I handed her the bucket and the mop, which she both took without protest. She avoided my eyes as she set out to fill the bucket with water and put it down on the ground. It became apparent pretty quickly that Serafina had never wielded a mop in her life. She used too much water, flooding the floor.
Leaning against the counter, I watched her in silence. She should have taken a rag, gotten down on her knees, and cleaned the floor properly, but I knew her pride would stop her from kneeling in my presence. Proud and strong and painstakingly beautiful, even sweaty and covered with soup.
The floor was still smeared with soup when she finally gave up. “The mop’s not working properly.”
“It’s not the mop’s fault. Trust me.”
“I wasn’t raised to clean floors,” she snapped, wayward strands of hair clinging to her cheeks and forehead.
“No, you were raised to warm a man’s bed and spread your legs for him.”
Her eyes widened, anger twisting her perfect features. “I was raised to take care of a family, to be a good mother and wife.”
“You can’t cook, can’t clean, and probably have never changed a diaper in your life. Being a good mother doesn’t seem to be in your future.”
She shoved the mop away so it clattered to the floor and moved closer then jerked to a halt halfway. “What do you know about being a good mother? Or a decent human being?”
My chest constricted briefly, but I pushed through it. “I know how to change a diaper for one, and I provided my brothers with protection when they needed it. That’s more than you can say for yourself.”
She frowned. “When did you change a diaper?”
“When Adamo was an infant, I was already ten,” I said. It was more than I had wanted to reveal in the first place. My past wasn’t Serafina’s business. “Now come. I doubt you can do better than this. The cleaning staff is coming in the morning anyway.”
“You let me clean this even though you have people for it?”
“Your pride will be your downfall,” I said.
“And your fury will be yours.”
“Then we’ll fall together. Isn’t that the beginning of every tragic love story?” My mouth twisted at the word. What a waste of energy. Our mother had loved our father. She’d hated him too, but her love had stopped her from doing what was necessary. She’d let our father beat and rape her, had let him beat us because it meant he wouldn’t lay a hand on her. She never stood up to him. She cowered and worse … turned his anger toward us to protect herself. Her one act of fucking defiance was to punish our father by killing his sons.
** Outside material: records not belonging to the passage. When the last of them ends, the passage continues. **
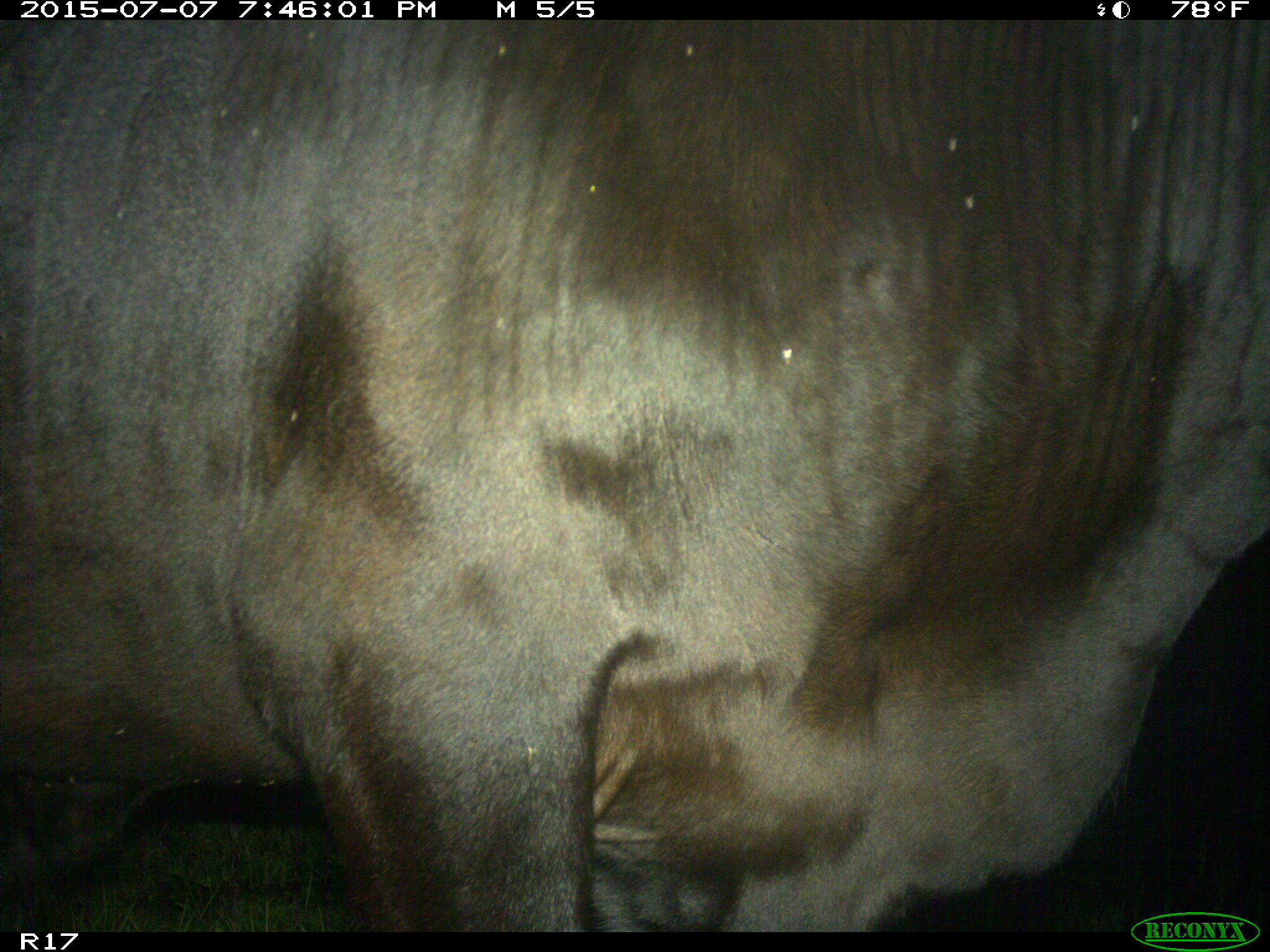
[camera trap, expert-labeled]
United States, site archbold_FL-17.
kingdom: Animalia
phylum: Chordata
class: Mammalia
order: Artiodactyla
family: Bovidae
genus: Bos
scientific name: Bos taurus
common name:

She tried to pay him back by killing her own flesh and blood because she was too fucking weak to retaliate in any other way. In a house full of weapons, she couldn’t find the courage to ram a blade into our father’s back like she should have done the first time he laid a hand on her. She chose the easy way.
“We won’t have a love story. Not a tragic one, not a sad one, and definitely not a happy one. You can have my hatred,” Serafina said fiercely.
“I’ll take it,” I murmured. “Hatred is so much stronger than love.”
Nino joined me on the terrace in the evening. “Savio told me what happened.”
“She’s strong-willed.”
“She’s trouble,” he corrected. “Keeping her under this roof poses a considerable risk.”
I gave him a wry smile. “Don’t tell me you are scared of a girl.”
Nino’s expression didn’t change. “Fortunately, fear isn’t among the emotions I’ve unlocked.”
“Then keep it that way,” I said. Fear was as useless as love—and even more crippling.
“I’m concerned about Adamo. His initiation is in two days. Keeping Serafina as a captive in the mansion might increase his reluctance to take the oath.”
I turned to him. “You think he’ll refuse the tattoo?”
Nino sighed. “I don’t know. He’s slipping away. I can’t get him to talk to me anymore. Kiara is the only one he spends time with.”